--- Your objective ---
Please print the records below word for word.

--- Available data ---
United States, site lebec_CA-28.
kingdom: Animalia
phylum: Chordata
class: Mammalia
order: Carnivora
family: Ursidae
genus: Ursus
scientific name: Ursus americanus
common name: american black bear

--- Exercise result ---
United States, site lebec_CA-28.
kingdom: Animalia
phylum: Chordata
class: Mammalia
order: Carnivora
family: Ursidae
genus: Ursus
scientific name: Ursus americanus
common name: american black bear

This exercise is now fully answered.